● TEXT FOR ANALYSIS
Column Type Description
center_id SERIAL Primary Key: Unique center ID.
name VARCHAR Full name of the center.
investigator VARCHAR Principal investigator at the center.
consortium VARCHAR Research consortium.

local_subject_ids

Maps the various local identifiers from different centers to a single Global Subject ID (GSID), enabling a unified subject view.

Column Type Description
center_id INT Composite Key: Center ID.
local_subject_id VARCHAR Composite Key: The ID from the source system.
identifier_type VARCHAR Composite Key: The type of local ID.
global_subject_id VARCHAR Foreign key to the subjects table.

Sample & Assay Tables

These tables store information about the different types of biological samples and assays performed. They are all linked back to the subjects table via the global_subject_id.

● STORED DATA
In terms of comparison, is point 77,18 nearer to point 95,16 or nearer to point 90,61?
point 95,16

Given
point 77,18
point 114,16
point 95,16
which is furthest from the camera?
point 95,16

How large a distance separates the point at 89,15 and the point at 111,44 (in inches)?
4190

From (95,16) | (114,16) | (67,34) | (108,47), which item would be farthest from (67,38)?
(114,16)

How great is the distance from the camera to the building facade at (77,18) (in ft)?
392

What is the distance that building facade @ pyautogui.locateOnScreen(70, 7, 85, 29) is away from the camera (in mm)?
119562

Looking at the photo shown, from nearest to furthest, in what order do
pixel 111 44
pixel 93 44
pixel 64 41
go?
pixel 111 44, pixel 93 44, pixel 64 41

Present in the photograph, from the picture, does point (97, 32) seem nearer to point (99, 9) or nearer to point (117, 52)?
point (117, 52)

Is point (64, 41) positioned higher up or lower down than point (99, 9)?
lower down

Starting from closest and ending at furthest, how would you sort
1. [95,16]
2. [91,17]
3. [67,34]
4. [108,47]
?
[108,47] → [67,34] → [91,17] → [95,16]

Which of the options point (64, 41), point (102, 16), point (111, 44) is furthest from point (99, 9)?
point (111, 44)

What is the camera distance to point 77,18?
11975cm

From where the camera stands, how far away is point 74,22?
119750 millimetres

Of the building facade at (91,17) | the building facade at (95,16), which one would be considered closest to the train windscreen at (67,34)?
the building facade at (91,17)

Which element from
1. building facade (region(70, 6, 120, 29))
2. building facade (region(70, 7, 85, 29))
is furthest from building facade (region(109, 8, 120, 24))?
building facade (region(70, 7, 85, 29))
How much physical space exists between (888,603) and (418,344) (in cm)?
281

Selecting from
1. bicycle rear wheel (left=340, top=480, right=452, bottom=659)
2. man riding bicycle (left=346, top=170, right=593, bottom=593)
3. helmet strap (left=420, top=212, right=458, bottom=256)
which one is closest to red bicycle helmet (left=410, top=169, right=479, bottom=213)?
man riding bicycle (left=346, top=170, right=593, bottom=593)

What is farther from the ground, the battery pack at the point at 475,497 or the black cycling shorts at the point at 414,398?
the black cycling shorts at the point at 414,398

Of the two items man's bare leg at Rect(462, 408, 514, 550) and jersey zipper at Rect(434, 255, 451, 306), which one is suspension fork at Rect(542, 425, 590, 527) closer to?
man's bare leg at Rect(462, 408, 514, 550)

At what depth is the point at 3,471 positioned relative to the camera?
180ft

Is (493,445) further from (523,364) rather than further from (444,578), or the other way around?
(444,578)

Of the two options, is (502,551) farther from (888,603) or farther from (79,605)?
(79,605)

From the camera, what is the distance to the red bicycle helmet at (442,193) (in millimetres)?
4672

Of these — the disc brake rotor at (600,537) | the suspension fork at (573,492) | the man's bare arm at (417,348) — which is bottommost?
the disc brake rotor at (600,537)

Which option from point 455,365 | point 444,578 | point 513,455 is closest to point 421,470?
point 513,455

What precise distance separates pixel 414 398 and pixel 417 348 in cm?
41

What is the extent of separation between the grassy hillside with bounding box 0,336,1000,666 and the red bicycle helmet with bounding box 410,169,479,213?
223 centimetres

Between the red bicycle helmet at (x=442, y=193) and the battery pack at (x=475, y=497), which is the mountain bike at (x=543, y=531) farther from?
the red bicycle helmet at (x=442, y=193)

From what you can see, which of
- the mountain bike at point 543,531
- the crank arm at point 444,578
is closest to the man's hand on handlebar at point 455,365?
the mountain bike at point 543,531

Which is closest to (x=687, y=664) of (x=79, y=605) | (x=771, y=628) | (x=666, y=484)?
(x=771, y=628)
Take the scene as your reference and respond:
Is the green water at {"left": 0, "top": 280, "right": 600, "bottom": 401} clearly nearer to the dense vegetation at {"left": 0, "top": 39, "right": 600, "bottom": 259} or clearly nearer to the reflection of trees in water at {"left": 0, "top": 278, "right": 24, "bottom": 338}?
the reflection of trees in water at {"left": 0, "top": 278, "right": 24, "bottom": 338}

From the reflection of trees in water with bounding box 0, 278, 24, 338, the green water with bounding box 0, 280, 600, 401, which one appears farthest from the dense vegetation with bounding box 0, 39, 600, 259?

● ACTIVITY LIST
a) In the schema description, which column of local_subject_ids is a foreign key to the subjects table?
b) Rewrite the paragraph of the schema description that begins "These tables store information" as a short list.
c) Decide whether each statement agrees with the schema description. Answer yes or no, and quote the deciding words.
(i) The name column holds the full name of the center.
(ii) The local_subject_ids table maps local identifiers from different centers to one Global Subject ID.
(iii) The sample and assay tables are linked to the subjects table through center_id.
The records come from a separate source and are unrelated to the schema description.

● ANSWERS FOR EACH ITEM
a) global_subject_id

b)
- The tables store information about the types of biological samples and the assays performed.
- All of them link back to the subjects table through global_subject_id.

c)
(i) Yes: "Full name of the center."
(ii) Yes: "Maps the various local identifiers from different centers to a single Global Subject ID (GSID)"
(iii) No: "They are all linked back to the subjects table via the global_subject_id."